Being a university museum, Medical Museion combines museum practice with research. But we don’t just conduct research on the specific content of our collections and exhibitions, we also engage in research projects on science communication and exhibition media. That is, research on how we interpret and communicate our objects through exhibition media, events, etc. In connection to the development of our forthcoming exhibition Under the Skin, I contribute to the museum’s research on exhibition media with a PhD project on exhibition design.

My PhD project focuses on the material encounter between exhibition object and museum visitor and how to ‘shape’ this encounter by use of spatial design strategies. In the exhibition Under the Skin the encounter between object and visitor is quite unusual, since it takes place between two bodies: the exhibited, medical body and the visitor’s body. Experimenting with what I call spatial-material design strategies, I investigate this ‘extreme case’ and, in close collaboration with the exhibition architect Mads Kjædegaard, try to develop ideas for displaying the human specimens.

For example I experiment with the idea of creating a ‘negative space’ that communicates both the physical shape of the object (the glass canister) as well as the overall idea of producing medical human specimens by extracting organs and tissue from the human body. By displaying the specimen in front of a plaster mould – the negative space of the object – the idea is to point towards this particular act of ‘excavating’ the body.
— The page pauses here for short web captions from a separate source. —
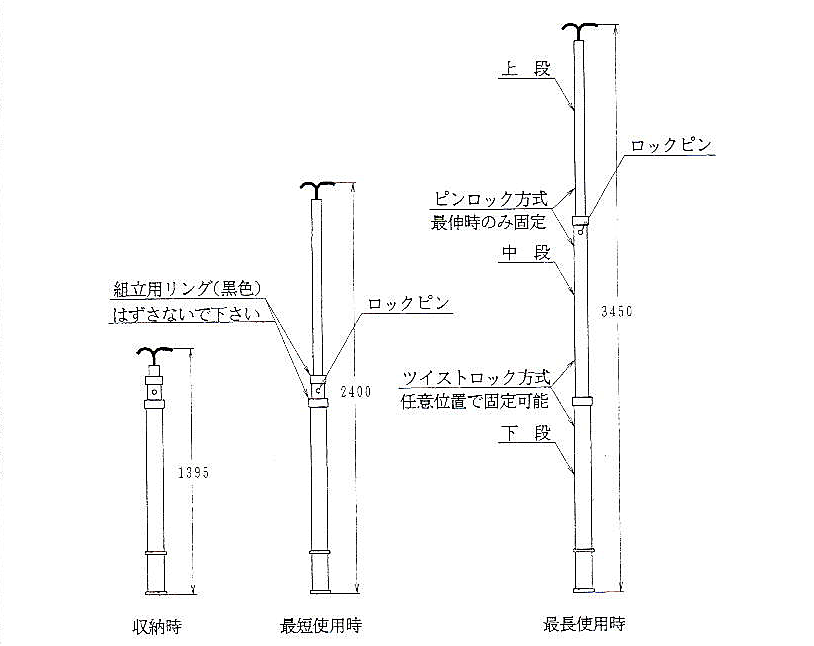 操作鋼固定金具用操作棒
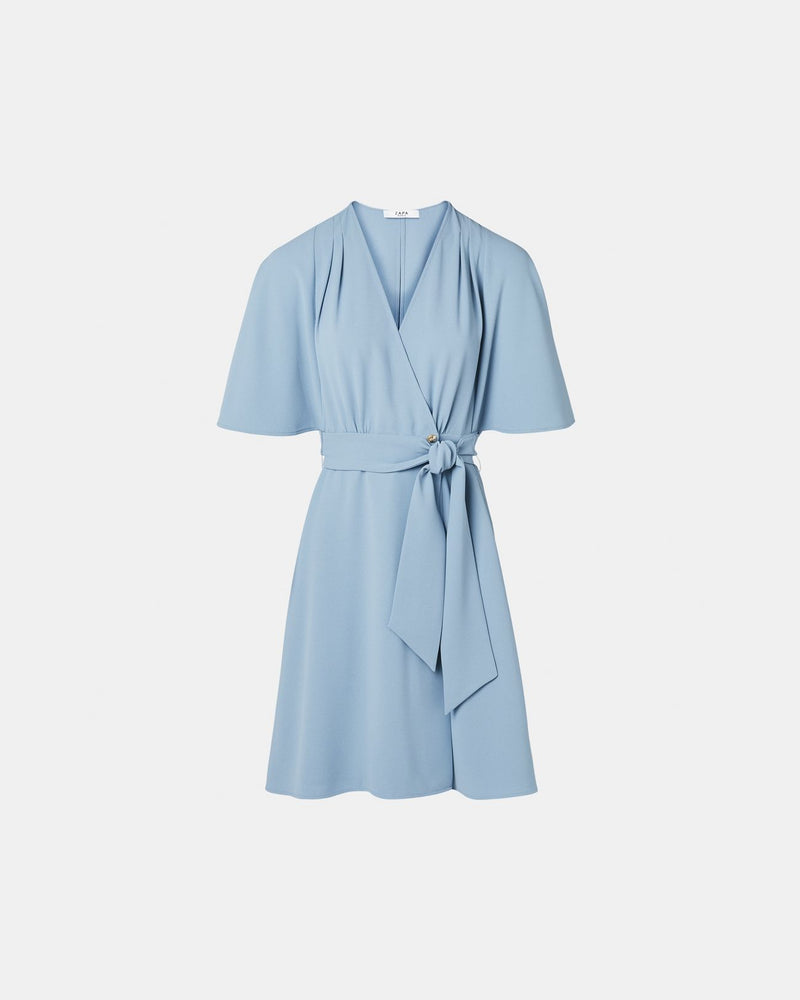 Robe portefeuille en crêpe bleue_4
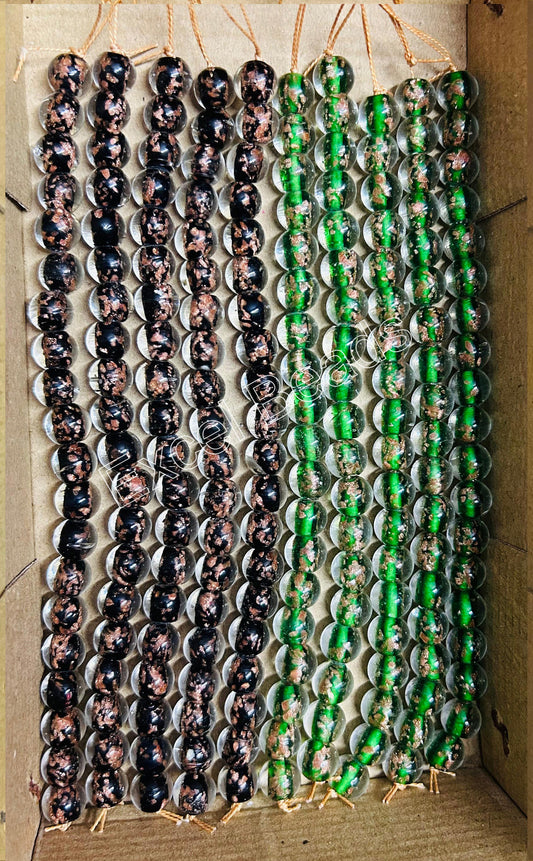 10 Strands 10mm Round Inside Golden Sparkle Beads (200 Beads) - STR-0536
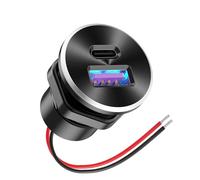 Mini caricatore auto in alluminio con presa USB 12V con porte PD30W e QC 18W, presa di ricarica pre-cablata da 22 mm di diametro a incasso in sostituzione dell'accendisigari per auto, barche, camper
Image 3_Ane PilegaardFramingAnother experiment evolves around the idea of ‘the medical gaze’ – the way the medical scientist uses the human specimen to zoom in on a specific lesion or condition. In this test display the objects have been placed behind a glass plate covered with semi transparent foil and with holes cut through it. The holes function as a sort of ‘framing’ of certain areas of the specimens and thereby direct attention towards specific material ‘attributes’. In this case, the massive blood clot in the heart specimen to the left and the delicate texture of the layer of fat covering the heart specimen to the right. Also, the semi transparent foil in some ways resembles human skin, and the cut outs thereby relate to the concept of medical dissection.

By working very intentionally with these kinds of display techniques we wish to create an exhibition that on one hand communicates the scientific, medical gaze on the human body, while at the same time makes it possible for the visitor to connect to the bodies on display in a very immediate and materially embedded way.

These are just a few notes on the design experiments and test displays intended to inspire and inform the overall design of our forthcoming exhibition. More will follow as the project develops.